• Text for analysis:
====
JSON YAML MD reuse (3) MD new (4)
Grouped (A) today yaml monolith not natural — MD wants per-file not natural
Per-file (B) dir of JSON files dir of YAML files best fit best fit

Per-file × MD-with-frontmatter is the natural shape on both axes — the format wants to live one-per-file (the "MD doc with metadata" pattern doesn't lend itself to monoliths), and the file-per-thing grouping fits how users iterate on agents (write a prompt, save, launch).

Between option 3 (reuse CC spec) and option 4 (new spec): the appealing middle ground is "bot-bottle agents follow the CC subagent shape closely (name / description / model + bottle and skills extensions) so they drop into ~/.claude/agents/ as a side effect, while bottles use the same MD+frontmatter shape but with bot-bottle's own schema and live in a dedicated directory." This:

  • gives agents both a bot-bottle launch story AND a Claude Code invocation story from the same file;
  • keeps bottles entirely under our schema (no Anthropic dependency for the security-load-bearing config);
  • uses one parser, one body-format, two directories.

Cost of moving:

  • New runtime dep: a YAML parser (PyYAML or a hand-parse-the- frontmatter shim). PyYAML is the safest choice if we accept the dependency.
  • Resolver rewrite: glob two directories, parse each file, validate cross-references. Roughly the same complexity as today's JSON merge once the boundary check is in place.
  • Migration tool: a one-shot script that splits today's JSON into per-file MD docs. Five minutes of work for the tool, five minutes of work for the user.
  • Docs: README's manifest section gets rewritten. Worth doing alongside the move.

Recommendation

Per-file MD with frontmatter (option B × option 4 with the option-3 agent compatibility). The format change clears the way for the per-file grouping (which is the bigger UX win), and the per-file shape is what makes the trust boundary self-documenting on disk.

The dependency cost (PyYAML) is the main thing that needs an explicit yes from the user — bot-bottle today has zero third-party Python deps for production code, and adopting one crosses a clean architectural line. If "low deps" stays a hard constraint, the alternative is to hand-parse the frontmatter block and feed it to a minimal YAML subset parser (the keys bot-bottle uses are all flat string/list/dict — no anchors, no multi-line block scalars, no implicit type coercion).
====
• Records shown:
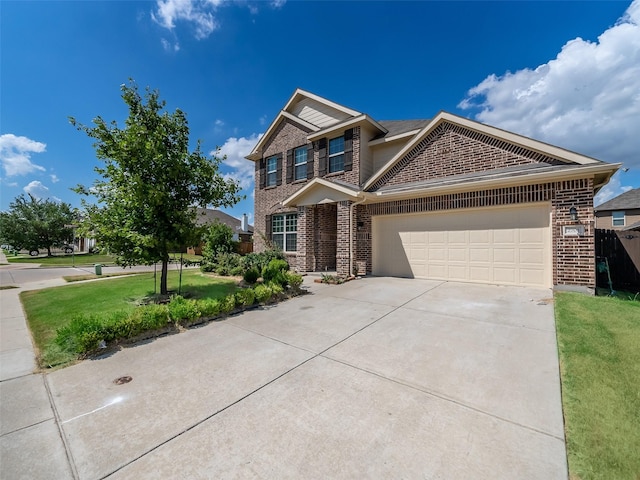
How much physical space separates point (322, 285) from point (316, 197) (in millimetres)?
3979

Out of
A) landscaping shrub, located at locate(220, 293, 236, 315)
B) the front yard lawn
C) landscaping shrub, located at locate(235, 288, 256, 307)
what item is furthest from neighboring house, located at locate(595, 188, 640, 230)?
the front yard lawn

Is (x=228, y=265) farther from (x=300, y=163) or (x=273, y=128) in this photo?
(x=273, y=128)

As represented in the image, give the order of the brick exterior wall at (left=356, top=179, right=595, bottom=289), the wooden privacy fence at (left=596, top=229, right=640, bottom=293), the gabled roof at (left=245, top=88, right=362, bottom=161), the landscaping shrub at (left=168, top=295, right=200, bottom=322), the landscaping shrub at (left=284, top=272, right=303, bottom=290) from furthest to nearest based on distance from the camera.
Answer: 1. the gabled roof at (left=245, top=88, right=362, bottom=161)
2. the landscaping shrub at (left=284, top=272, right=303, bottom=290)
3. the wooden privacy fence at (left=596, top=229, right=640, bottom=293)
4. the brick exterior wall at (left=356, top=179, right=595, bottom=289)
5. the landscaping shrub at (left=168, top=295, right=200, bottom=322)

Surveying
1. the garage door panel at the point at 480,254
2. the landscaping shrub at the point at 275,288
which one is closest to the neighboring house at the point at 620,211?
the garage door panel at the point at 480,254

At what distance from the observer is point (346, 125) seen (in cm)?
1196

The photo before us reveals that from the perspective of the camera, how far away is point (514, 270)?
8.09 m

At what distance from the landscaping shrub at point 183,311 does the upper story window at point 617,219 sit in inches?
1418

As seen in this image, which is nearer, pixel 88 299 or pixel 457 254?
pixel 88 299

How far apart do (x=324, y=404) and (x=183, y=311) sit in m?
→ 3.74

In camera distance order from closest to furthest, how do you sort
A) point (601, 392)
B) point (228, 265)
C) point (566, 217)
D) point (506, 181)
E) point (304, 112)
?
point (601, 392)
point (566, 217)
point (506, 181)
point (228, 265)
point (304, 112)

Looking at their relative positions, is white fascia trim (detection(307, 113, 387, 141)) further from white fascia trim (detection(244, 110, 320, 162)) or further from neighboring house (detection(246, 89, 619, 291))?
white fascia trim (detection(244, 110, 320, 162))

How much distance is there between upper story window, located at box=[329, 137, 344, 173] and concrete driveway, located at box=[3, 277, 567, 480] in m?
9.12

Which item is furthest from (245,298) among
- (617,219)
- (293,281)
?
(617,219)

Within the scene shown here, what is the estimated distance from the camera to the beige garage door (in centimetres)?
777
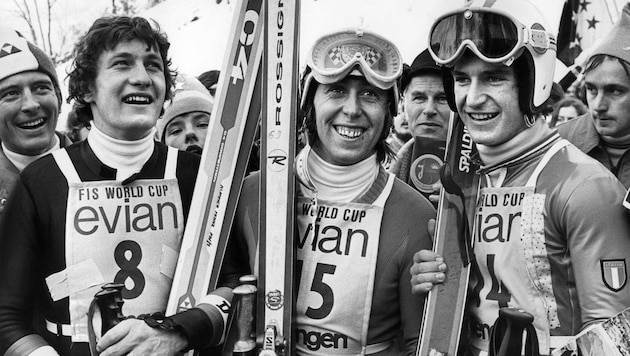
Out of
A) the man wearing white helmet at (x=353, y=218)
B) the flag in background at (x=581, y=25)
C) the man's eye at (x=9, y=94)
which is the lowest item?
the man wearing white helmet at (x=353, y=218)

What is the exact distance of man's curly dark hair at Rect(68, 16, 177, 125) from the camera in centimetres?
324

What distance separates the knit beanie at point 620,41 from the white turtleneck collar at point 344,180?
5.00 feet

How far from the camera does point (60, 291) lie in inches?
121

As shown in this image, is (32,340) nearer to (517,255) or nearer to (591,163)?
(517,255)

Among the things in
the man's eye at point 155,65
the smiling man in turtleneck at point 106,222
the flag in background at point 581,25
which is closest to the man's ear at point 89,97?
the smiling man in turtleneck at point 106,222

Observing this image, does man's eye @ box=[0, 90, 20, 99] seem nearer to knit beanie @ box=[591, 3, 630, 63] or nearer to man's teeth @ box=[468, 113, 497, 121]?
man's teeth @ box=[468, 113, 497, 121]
====
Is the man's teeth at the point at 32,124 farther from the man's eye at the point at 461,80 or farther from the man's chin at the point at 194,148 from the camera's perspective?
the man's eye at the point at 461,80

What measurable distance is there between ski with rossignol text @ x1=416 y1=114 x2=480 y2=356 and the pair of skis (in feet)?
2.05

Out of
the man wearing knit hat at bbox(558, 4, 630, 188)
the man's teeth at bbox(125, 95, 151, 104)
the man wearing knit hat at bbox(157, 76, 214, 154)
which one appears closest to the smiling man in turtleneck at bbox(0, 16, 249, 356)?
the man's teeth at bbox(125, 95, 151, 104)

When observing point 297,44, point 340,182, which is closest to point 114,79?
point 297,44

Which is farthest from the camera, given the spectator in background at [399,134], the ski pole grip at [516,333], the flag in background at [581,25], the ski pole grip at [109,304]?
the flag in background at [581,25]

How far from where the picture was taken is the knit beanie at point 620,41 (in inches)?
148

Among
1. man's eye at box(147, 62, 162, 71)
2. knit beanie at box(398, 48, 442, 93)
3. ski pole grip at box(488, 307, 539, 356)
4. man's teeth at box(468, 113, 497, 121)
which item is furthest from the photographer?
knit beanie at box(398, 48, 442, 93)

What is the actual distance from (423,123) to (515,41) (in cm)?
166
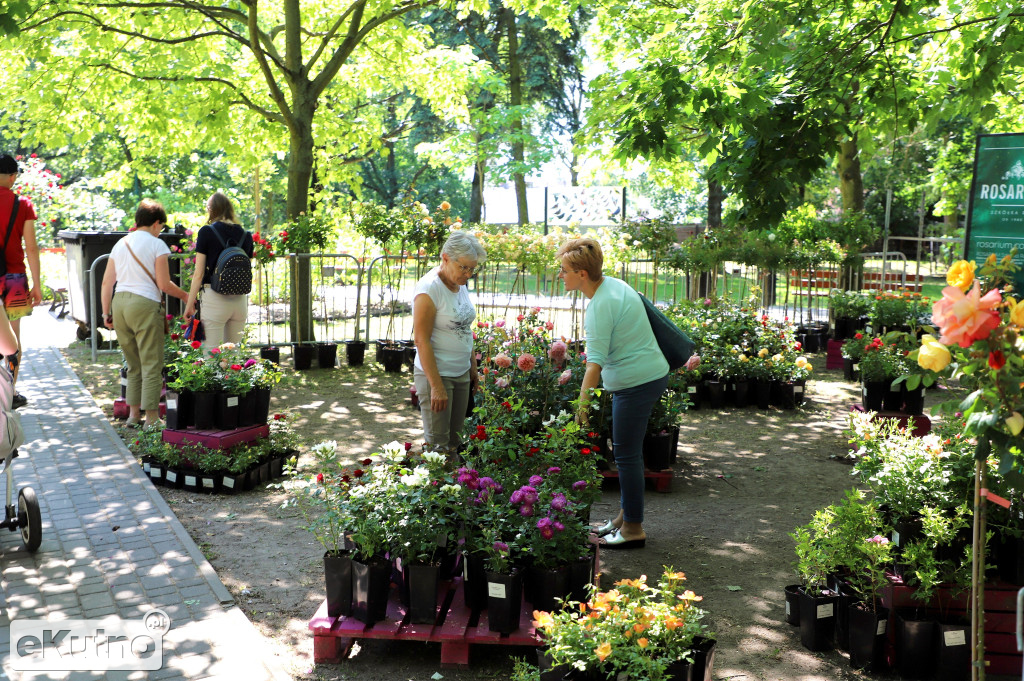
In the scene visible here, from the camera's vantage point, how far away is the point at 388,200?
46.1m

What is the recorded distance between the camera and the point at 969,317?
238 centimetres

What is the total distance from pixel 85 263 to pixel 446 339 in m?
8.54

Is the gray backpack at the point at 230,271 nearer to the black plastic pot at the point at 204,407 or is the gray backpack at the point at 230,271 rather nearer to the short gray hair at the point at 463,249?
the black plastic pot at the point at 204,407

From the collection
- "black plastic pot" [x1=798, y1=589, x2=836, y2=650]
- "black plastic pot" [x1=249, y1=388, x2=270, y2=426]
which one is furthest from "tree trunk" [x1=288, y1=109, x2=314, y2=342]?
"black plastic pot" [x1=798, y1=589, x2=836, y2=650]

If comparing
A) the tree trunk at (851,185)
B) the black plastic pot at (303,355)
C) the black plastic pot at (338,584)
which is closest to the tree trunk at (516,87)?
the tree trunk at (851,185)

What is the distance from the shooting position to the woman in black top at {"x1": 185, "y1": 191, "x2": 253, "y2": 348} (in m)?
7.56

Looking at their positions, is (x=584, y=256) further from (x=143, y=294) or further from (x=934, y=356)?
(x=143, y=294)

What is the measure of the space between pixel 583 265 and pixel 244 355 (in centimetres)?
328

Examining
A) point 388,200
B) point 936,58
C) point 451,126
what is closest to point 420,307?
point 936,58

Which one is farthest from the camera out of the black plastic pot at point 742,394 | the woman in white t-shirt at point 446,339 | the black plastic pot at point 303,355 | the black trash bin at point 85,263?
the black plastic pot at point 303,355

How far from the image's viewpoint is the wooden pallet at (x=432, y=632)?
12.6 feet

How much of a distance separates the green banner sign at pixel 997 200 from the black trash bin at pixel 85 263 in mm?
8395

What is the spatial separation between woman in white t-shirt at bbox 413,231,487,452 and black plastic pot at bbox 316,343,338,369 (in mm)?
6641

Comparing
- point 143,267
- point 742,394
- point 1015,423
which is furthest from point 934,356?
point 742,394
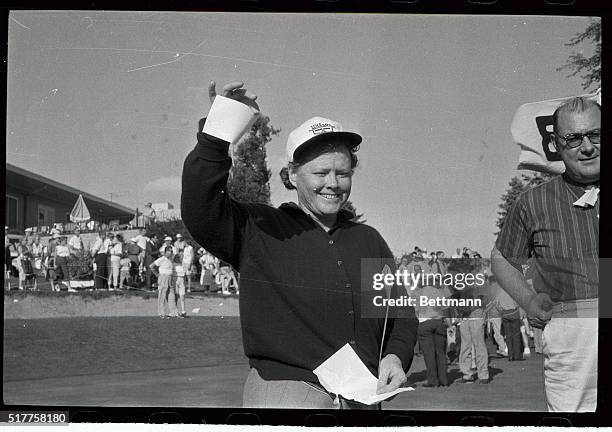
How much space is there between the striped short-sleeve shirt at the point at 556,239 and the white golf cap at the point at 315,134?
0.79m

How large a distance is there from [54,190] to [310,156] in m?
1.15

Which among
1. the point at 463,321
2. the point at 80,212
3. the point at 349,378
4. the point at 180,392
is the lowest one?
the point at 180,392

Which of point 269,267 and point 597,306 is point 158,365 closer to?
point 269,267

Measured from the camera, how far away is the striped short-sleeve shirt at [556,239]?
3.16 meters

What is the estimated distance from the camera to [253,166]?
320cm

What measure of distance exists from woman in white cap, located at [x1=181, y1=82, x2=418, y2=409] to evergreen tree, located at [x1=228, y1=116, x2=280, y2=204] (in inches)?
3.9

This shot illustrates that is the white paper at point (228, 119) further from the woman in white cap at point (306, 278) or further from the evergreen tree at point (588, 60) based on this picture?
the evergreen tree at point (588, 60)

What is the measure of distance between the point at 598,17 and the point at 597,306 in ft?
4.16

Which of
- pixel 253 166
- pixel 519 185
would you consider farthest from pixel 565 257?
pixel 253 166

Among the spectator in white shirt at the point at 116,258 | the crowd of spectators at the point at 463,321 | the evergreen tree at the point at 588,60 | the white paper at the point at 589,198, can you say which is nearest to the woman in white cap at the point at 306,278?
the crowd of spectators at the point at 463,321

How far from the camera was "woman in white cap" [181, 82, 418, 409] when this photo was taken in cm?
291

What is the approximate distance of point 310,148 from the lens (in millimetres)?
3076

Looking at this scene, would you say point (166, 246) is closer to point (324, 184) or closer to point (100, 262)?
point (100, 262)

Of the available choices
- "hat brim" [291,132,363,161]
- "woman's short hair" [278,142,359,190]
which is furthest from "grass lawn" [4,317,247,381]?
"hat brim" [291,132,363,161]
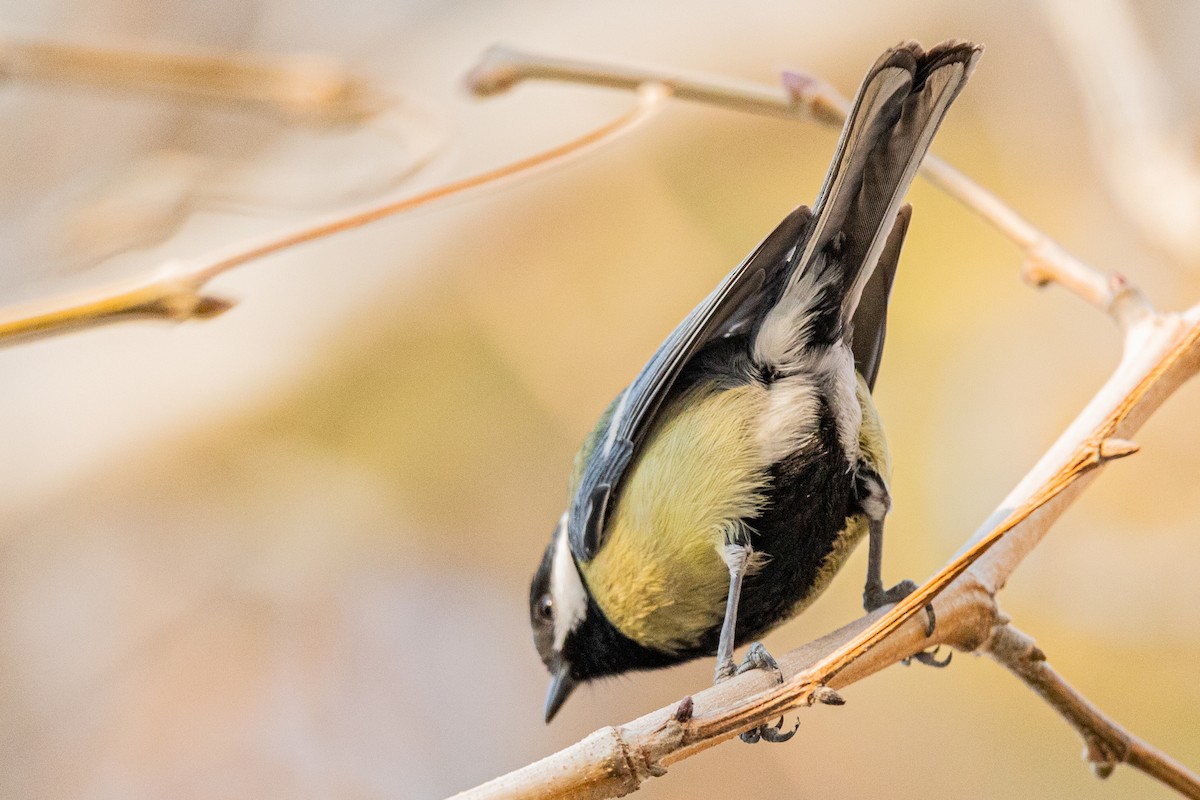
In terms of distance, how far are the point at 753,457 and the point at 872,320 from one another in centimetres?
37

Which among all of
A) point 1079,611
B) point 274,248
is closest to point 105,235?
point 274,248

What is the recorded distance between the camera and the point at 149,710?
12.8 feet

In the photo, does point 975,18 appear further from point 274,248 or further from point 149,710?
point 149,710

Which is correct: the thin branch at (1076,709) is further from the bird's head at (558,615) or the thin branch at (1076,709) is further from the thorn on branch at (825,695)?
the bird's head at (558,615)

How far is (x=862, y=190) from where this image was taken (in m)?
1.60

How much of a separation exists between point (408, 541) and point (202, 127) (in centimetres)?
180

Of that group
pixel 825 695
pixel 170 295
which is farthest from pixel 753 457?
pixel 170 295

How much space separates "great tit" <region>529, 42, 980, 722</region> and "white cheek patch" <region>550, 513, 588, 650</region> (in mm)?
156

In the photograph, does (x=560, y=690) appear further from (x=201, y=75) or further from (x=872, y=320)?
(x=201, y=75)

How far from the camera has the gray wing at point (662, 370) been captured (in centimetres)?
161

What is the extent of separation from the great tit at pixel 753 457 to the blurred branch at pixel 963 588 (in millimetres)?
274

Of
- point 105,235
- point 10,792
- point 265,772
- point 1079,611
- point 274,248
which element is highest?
====
• Task to carry out: Write what comes next in the design note on the manifest file format for bot-bottle, picking up right after its last sentence.

• Result of the task:
If we don't want to commit to the move yet, the next-cheapest option is keeping JSON but splitting into per-file (option B × option 1): $HOME/.bot-bottle/bottles/<name>.json + $HOME/.bot-bottle/agents/<name>.json. Most of the scaling wins; none of the body-prose or dependency story.

Open questions

  • Does Claude Code object to extra frontmatter fields? Test: drop a file with bottle: in ~/.claude/agents/ and see if CC warns / ignores / breaks. If it warns, we'd want a different field name (e.g. bot-bottle-bottle) or a namespaced block.
  • Migration story. Is the project willing to ship a one-shot ./cli.py migrate-manifest command that does the JSON → MD conversion? Or do users just rewrite by hand from the new docs?
  • Bottle file body content. If most bottle .md files have an empty body, is the MD-with-frontmatter format still warranted? An alternative is YAML for bottles only (no body, but with comments) and MD+frontmatter for agents.
  • Dotfiles vs not. $HOME/.bot-bottle/ or $HOME/bot-bottle/? The hidden dotfile shape matches dev conventions (.config/, .ssh/); the visible shape signals "this is a real thing you own."
  • PyYAML hard dep, or minimal subset parser? Trade-off between "honest about the dependency" and "stay stdlib-only."